動画サイト『AcFun』のライブストリーミング事業として始まり、2016年にテンセントから出資を受けてゲーム実況サービスを本格化。2019年7月にNASDAQへ上場し、eスポーツでも注目を集めています。
両社の最新決算数値、KPI1Q20)をまとめてみます。
売上:24.1億元(362億円) 前年比+47.8%
営業利益:1.3億元(20億円) +372.5%
平均MAU:1.51億人 +22.2%
平均モバイルMAU:7,470万人 +38.6%
課金ユーザー数:610万人 +13.0%
売上:22.8億元(342億円) 前年比+53.0%
営業利益:2.2億元(33億円) 前年は▲0.5億元の赤字
平均MAU:1.58億人 ▲0.7%
平均モバイルMAU:5,660万人 +15.3%
課金ユーザー数:760万人 +26.2%
売上はHuyaのほうが大きいですが、成長率はDouYuが上回っており追い付いてきた形。営業利益では逆転しました。

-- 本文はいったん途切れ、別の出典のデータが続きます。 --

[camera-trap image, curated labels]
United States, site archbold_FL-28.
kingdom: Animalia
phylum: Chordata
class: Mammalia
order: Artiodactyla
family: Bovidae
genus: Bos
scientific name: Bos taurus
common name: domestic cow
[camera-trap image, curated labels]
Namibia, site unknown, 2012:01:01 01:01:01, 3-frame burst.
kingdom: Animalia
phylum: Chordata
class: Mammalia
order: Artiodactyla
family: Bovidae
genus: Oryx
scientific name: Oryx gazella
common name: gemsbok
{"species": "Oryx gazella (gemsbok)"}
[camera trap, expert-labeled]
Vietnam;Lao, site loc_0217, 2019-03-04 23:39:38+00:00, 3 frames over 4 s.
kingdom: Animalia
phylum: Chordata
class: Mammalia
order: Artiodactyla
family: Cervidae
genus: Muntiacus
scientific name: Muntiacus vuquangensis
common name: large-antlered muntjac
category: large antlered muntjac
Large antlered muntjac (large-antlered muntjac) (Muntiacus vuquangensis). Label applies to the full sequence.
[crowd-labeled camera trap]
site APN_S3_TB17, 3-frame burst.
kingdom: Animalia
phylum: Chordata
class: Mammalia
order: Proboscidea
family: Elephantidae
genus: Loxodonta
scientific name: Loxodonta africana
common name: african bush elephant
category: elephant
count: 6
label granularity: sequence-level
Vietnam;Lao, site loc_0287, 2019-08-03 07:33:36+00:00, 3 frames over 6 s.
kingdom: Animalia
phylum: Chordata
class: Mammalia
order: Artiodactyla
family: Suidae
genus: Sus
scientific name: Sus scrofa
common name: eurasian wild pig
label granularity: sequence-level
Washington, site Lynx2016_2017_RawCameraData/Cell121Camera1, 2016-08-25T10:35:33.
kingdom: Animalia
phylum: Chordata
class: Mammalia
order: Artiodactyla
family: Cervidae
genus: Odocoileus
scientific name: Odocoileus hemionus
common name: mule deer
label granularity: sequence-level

平均MAUはDouYuのほうが多いものの、今四半期は前年比で減少しました。モバイル利用ではHuyaが上回っているようです。
両社の主な収益源である「投げ銭」を利用する課金ユーザー数はDouYuが760万人で伸び率も26.2%と大きいです。いずれも顧客単価上昇が成長を支えています。
冒頭にも記載したように、両社ともテンセントから出資を受けています。DouYuについては上場前の時点で40%近くを保有。Huyaに関しては、4月にJOYYからHuyaの株式を2.6億ドルで買い増し、持株比率を50.1%(希薄化後)として連結子会社していました。「これは何かあるな」と思ったなかでの今回の統合報道です。
これまで中国のゲームストリーミング市場は両社の寡占状態と言われていましたが、少しずつ情勢は変わってきているようです。
中国版ニコニコ市場「ビリビリ」やショートビデオ「快手(Kuaishou)」もゲーム配信領域を強化しているそう。ビリビリは8億元(約120億円)で「リーグ・オブ・レジェンド」の今後3年間の世界大会決勝戦の中国エリア独占配信権を取得、Kuaishouは1億人を超えるDAUのうちゲーム関連が7700万人に達したと発表しています。
競合の台頭もHuyaとDouYuの統合話に拍車をかけているのかもしれません。
とはいいつつ、ビリビリもKuaishouもテンセントの投資先。なんだか掌の上で踊らされているような感じです。